Détenus par les Iraniens pendant quelques jours après avoir franchi la frontière, les partisans d’Ansar al Islam sont ensuite regroupés dans la région de Merivan, à Kani Khayram, où deux de leurs chefs, mala Asso Howleri (Le n° 3 de l’organisation, capturé depuis par les Américains) et mala Halgurt, leur disent que le mouvement va être réorganisé, et qu’ils vont retourner en Irak et reprendre leurs activités.

En juillet 2003, selon le témoignage de l’un d’eux fait prisonnier par l’UPK que nous avons pu interroger à Souleimania, ils sont reconduits à la frontière où des agents des services iraniens leur remettent leurs armes et des vivres.

Selon Kerim Sinjari, ministre de l’Intérieur du gouvernement kurde (PDK) d’Erbil, la nouvelle organisation est divisée en trois branches: une branche kurde, dans le nord, dirigée par Omar Bazyani, un Kurde de Kirkouk; une branche arabe, dans le centre, basée à Ramadi, sous les ordres d’Abou Wael, un ancien officier arabe de l’armée irakienne, de son vrai nom Saadoun Mahmoud al Ani; et une troisième branche, implantée dans le sud. Et très vite elle passe à l’action.

En octobre 2003, un Yéménite au volant d’un taxi chargé de 100 kg de TNT et 20 kg de C4 (un explosif encore plus puissant que le TNT) tentait sans succès d’assassiner Kerim Sinjari dans son ministère à Erbil: il était abattu par les policiers avant d’avoir pu actionner le détonateur. En décembre, un autre kamikaze arabe, yéménite ou saoudien, fait une nouvelle tentative contre Kerim Sinjari: son véhicule explose devant le ministère, tuant deux policiers et une femme.

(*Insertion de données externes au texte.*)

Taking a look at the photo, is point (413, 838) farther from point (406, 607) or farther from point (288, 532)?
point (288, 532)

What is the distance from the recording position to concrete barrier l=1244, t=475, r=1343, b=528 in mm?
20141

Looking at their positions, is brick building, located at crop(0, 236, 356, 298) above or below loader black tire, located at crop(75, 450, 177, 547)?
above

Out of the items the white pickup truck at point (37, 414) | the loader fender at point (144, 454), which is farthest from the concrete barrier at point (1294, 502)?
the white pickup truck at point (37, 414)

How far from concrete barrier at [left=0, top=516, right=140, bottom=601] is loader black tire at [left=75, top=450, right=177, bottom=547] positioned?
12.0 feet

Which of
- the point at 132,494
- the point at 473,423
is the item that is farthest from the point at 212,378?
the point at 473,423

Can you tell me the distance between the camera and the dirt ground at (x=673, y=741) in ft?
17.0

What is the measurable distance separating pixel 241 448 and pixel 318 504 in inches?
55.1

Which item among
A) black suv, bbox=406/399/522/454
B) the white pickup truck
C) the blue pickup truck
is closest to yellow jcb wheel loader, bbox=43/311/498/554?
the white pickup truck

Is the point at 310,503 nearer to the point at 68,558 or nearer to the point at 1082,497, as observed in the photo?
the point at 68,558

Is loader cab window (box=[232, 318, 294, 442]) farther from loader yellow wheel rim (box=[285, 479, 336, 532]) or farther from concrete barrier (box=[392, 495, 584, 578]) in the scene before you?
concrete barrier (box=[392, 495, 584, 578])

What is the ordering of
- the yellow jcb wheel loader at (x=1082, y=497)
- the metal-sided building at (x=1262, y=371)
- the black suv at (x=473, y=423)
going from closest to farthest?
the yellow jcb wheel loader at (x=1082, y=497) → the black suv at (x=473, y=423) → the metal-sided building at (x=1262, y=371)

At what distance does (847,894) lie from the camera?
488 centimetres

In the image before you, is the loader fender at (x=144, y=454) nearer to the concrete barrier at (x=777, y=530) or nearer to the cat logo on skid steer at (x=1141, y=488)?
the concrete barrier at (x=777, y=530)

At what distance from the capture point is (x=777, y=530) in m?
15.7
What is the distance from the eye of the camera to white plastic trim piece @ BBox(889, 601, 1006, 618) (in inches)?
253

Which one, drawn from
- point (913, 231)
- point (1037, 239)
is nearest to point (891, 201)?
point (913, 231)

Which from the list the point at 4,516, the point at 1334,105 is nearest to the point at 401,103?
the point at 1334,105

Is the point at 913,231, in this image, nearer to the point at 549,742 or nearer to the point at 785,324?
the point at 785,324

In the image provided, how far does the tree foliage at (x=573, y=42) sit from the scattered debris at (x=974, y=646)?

Mais cette nouvelle organisation réalise des opérations beaucoup plus sophistiquées et meurtrières que ne pouvait le faire l’Ansar al Islam de la première génération: ce serait elle qui serait responsable de l’attentat contre le siège de l’ONU à Bagdad en août 2003 au cours duquel Sergio Vieira de Mello a trouvé la mort. Ce serait également elle qui serait responsable des deux attentats simultanés à Erbil, le 1 février dernier, qui ont fait 117 morts. Ces opérations requièrent une organisation, des capacités logistiques et des sources de renseignements hors de portée des petits maquisards kurdes des monts Haoramand. Seule une OPA menée par une organisation beaucoup plus vaste expliquerait qu’Ansar al Islam ait pu étendre son champ d’action à l’ensemble de l’Irak, et... éventuellement à l’Espagne.